An oil field off the Nigerian coast with substantial reserves and potential risks has become the latest foreign prize scooped up as part of China Petrochemical Corp.'s African expansion campaign.
The state owned oil gorilla better known as Sinopec announced in mid November that its wholly owned subsidiary Sinopec International Petroleum Exploration and Production Corp. had agreed to buy a 20 percent stake in an offshore block from French oil major Total SA.
The transaction valued at USD 2.46 billion gives Sinopec access to about 100 million barrels of proven reserves in the OML138 block in the waters of the Niger River Delta basin.

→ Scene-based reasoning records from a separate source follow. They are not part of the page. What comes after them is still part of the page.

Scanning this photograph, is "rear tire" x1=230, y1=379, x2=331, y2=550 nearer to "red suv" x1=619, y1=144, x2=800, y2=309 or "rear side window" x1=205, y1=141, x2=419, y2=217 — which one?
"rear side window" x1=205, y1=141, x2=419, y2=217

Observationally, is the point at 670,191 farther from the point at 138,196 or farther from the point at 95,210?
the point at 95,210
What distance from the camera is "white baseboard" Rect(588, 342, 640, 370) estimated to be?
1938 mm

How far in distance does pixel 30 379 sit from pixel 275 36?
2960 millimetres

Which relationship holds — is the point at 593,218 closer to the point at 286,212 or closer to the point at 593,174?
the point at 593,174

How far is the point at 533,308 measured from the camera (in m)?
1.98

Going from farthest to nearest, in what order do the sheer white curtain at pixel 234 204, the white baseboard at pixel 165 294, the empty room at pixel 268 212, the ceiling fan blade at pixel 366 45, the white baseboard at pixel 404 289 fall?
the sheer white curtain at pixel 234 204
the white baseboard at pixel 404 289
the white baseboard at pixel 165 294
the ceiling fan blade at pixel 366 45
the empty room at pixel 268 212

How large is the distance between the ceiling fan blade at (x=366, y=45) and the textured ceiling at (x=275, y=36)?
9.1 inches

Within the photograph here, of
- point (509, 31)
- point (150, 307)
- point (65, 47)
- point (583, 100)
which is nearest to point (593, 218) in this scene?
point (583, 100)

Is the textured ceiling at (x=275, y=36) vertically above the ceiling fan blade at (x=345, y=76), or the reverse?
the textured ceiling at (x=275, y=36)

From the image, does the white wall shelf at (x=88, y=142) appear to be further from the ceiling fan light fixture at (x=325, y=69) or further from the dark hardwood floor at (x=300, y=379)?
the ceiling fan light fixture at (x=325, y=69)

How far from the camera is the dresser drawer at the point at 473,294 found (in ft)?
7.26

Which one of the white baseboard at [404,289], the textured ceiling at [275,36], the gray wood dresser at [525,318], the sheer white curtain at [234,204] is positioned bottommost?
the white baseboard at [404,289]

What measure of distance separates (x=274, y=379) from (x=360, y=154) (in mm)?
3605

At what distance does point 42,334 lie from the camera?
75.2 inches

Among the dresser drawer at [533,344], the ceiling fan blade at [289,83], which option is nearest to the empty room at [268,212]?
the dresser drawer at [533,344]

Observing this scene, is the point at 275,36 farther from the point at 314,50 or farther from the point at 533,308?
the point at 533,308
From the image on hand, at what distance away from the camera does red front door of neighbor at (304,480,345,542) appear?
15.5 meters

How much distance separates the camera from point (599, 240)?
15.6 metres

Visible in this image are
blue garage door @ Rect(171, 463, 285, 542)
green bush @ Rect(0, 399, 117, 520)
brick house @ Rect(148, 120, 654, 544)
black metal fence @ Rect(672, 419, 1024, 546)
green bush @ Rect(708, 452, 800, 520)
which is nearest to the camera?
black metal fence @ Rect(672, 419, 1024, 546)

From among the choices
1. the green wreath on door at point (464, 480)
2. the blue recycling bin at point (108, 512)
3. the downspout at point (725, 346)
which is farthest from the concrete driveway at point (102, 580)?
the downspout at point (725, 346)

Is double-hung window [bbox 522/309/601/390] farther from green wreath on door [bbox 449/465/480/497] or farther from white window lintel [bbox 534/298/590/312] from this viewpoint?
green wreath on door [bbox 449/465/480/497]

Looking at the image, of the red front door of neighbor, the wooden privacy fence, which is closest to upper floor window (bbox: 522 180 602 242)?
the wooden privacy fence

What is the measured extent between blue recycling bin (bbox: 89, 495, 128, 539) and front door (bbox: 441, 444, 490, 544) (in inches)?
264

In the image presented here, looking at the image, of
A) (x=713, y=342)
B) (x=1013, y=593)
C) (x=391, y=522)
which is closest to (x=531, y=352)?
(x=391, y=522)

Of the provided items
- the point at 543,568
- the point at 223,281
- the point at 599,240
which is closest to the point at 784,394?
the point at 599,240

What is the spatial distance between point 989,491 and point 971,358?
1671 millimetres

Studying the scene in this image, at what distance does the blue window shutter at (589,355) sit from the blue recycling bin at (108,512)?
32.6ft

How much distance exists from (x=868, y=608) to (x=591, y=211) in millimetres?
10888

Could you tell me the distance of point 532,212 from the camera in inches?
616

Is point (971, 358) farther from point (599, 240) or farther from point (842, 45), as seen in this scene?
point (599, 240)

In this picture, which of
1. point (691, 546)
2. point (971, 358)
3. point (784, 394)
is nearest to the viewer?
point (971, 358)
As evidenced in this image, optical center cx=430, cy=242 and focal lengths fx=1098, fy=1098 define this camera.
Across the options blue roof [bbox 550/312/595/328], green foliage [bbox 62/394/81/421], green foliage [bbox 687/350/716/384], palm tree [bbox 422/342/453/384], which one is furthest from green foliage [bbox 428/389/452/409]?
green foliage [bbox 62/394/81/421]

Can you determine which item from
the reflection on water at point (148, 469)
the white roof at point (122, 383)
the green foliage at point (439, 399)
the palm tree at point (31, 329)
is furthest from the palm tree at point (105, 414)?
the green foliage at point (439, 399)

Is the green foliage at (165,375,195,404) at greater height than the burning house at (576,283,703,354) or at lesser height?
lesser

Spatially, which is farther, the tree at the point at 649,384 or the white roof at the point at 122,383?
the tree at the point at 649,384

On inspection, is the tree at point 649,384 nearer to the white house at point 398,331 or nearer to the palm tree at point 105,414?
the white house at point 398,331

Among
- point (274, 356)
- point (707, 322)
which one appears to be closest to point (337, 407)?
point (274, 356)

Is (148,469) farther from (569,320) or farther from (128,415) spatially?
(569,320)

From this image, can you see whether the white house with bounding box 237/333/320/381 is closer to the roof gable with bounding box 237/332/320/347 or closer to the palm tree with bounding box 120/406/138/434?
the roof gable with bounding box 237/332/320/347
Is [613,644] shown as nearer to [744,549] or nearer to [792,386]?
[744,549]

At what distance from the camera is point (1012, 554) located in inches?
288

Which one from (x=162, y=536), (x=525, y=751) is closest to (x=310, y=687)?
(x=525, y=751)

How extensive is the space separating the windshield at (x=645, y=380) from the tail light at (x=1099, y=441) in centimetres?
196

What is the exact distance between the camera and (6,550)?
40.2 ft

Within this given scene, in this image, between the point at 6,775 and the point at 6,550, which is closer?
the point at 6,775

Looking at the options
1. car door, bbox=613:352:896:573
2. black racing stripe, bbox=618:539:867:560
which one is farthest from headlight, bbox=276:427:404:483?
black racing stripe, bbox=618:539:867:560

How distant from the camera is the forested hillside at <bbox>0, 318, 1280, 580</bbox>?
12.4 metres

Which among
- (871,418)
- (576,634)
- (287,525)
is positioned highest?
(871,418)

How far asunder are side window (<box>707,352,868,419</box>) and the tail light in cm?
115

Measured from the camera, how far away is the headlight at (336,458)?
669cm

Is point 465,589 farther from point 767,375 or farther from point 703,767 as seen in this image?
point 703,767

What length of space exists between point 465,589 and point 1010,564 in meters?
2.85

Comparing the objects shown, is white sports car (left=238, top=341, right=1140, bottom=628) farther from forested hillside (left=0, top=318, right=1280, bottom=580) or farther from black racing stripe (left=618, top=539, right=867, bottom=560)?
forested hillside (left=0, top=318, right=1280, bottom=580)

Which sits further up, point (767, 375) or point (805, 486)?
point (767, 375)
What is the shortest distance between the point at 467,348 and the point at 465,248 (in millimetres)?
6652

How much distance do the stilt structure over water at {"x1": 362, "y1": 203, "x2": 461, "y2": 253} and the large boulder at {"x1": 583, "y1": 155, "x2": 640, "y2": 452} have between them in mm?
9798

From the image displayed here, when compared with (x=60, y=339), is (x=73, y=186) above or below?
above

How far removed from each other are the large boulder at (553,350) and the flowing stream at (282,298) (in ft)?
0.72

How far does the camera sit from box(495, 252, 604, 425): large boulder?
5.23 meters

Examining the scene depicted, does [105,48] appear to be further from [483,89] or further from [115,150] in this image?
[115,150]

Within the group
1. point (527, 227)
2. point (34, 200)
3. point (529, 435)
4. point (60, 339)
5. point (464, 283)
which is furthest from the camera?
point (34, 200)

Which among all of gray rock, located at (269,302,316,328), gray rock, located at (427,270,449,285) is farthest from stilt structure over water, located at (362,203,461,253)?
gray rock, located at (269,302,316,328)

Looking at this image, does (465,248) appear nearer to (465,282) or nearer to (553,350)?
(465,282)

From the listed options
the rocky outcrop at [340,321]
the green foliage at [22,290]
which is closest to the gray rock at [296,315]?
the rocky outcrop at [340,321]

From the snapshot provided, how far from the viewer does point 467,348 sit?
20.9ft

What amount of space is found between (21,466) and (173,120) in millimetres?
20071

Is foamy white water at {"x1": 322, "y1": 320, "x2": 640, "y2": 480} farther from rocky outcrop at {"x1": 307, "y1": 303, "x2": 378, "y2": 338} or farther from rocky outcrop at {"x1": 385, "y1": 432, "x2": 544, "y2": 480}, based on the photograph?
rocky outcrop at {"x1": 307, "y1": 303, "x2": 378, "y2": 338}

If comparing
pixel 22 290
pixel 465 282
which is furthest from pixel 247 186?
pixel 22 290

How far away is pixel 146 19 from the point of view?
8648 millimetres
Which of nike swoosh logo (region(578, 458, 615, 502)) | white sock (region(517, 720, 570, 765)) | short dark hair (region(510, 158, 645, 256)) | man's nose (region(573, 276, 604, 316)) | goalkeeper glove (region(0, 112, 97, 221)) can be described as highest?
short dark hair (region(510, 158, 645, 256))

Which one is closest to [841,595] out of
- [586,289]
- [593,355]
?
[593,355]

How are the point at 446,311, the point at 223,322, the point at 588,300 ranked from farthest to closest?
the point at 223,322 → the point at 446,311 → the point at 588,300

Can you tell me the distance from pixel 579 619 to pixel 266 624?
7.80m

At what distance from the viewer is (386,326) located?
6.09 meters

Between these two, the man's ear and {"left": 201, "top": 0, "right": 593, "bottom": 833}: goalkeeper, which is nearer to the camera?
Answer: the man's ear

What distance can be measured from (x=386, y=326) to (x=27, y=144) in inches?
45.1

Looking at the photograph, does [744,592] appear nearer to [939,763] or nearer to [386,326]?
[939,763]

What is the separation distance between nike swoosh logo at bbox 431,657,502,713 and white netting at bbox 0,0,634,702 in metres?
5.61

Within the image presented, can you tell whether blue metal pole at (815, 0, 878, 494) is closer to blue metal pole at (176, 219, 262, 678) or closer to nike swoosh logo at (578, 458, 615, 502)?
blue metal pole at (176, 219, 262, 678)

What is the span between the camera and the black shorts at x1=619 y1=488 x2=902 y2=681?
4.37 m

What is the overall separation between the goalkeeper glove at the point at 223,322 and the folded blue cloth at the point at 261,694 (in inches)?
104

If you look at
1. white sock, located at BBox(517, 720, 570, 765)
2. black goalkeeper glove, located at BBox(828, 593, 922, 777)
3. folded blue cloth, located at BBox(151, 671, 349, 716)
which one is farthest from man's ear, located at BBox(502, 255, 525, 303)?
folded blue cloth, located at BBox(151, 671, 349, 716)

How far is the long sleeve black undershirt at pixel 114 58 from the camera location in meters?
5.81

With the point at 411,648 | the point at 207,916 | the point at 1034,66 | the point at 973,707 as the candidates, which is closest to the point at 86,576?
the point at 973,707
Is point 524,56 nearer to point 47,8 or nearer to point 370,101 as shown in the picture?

So far, Total is the operator of undersea oil at the site, and it's unclear whether Sinopec will fully take over the operation or sign a contract to have the French company continue pumping.
Three other multinational oil giants Chevron Corp, ExxonMobil and Nexen Inc control the remaining 80 percent of oil rights in the block covering 906 square kilometers. Another Chinese state-owned oil company, China National Offshore Oil Corp., recently won Canadian government approval to buy Nexen.
Since Total launched OML138 pumping operations in February, production has averaged 24,000 barrels a day. It's expected to rise to 26,000 barrels.
The deal came three years after Sinopec's global expansion campaign reached West Africa via a USD 7.2 billion deal for the Swiss firm Addax Petroleum's oil reserves in Nigeria, Gabon and Cameroon, as well as Iraq. The Nigerian buyout included one onshore and six offshore blocks.
Moreover, Sinopec has been pumping oil from fields in Angola since 2007.